:: Request ::
Retype all of the records below without changing a single character.
>> START
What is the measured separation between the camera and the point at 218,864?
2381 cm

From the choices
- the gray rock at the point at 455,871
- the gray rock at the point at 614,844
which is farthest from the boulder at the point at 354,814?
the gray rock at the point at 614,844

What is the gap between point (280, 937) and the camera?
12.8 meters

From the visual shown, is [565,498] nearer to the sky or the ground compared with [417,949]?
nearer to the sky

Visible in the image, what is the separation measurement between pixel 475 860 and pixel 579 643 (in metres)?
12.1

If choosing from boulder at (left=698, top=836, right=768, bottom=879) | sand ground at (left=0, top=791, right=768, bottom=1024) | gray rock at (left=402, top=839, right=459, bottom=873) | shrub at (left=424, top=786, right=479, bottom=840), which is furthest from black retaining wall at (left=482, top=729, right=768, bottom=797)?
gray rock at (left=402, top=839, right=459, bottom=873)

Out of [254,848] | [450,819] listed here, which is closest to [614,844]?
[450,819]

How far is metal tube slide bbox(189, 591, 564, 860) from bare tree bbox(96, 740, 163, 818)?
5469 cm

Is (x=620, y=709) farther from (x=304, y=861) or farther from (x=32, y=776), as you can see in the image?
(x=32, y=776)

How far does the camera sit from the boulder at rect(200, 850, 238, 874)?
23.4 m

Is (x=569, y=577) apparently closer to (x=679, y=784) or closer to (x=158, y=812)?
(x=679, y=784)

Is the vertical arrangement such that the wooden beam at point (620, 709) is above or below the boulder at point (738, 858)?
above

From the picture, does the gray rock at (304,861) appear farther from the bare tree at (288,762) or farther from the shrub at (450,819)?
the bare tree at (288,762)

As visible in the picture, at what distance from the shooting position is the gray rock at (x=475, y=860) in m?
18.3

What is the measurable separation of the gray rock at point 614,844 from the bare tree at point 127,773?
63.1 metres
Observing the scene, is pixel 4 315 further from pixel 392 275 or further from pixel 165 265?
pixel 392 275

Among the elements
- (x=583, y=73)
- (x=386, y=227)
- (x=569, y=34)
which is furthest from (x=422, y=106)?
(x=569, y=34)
>> END
:: Written response ::
What is the measured separation between the camera and the point at 218,864?
2381 cm

From the choices
- the gray rock at the point at 455,871
- the gray rock at the point at 614,844
which is farthest from the boulder at the point at 354,814?
the gray rock at the point at 614,844

What is the gap between point (280, 937) and the camera?
12.8 meters

From the visual shown, is [565,498] nearer to the sky or the ground compared with [417,949]?
nearer to the sky

Visible in the image, what is the separation measurement between pixel 475 860 and pixel 579 643 (in metres)?
12.1

If choosing from boulder at (left=698, top=836, right=768, bottom=879) | sand ground at (left=0, top=791, right=768, bottom=1024) | gray rock at (left=402, top=839, right=459, bottom=873) | shrub at (left=424, top=786, right=479, bottom=840), which is furthest from black retaining wall at (left=482, top=729, right=768, bottom=797)?
gray rock at (left=402, top=839, right=459, bottom=873)

Out of [254,848] | [450,819] listed here, which is closest to [614,844]?
[450,819]

How far is metal tube slide bbox(189, 591, 564, 860) from bare tree bbox(96, 740, 163, 818)?
5469 cm

Is (x=620, y=709) farther from (x=304, y=861) or farther from (x=32, y=776), as you can see in the image?
(x=32, y=776)

How far does the camera sit from the boulder at rect(200, 850, 238, 874)?
23.4 m

Is (x=569, y=577) apparently closer to (x=679, y=784) or closer to (x=158, y=812)?
(x=679, y=784)

Is the vertical arrangement such that the wooden beam at point (620, 709) is above or below the boulder at point (738, 858)?
above

From the picture, does the gray rock at (304,861) appear farther from the bare tree at (288,762) or farther from the shrub at (450,819)?
the bare tree at (288,762)

As visible in the picture, at what distance from the shooting position is the gray rock at (x=475, y=860) in m?
18.3

What is the measurable separation of the gray rock at point 614,844 from the bare tree at point 127,773?
63.1 metres
Observing the scene, is pixel 4 315 further from pixel 392 275 or further from pixel 165 265?
pixel 392 275

Among the elements
- (x=583, y=73)
- (x=386, y=227)
- (x=569, y=34)
which is furthest from (x=422, y=106)?
(x=569, y=34)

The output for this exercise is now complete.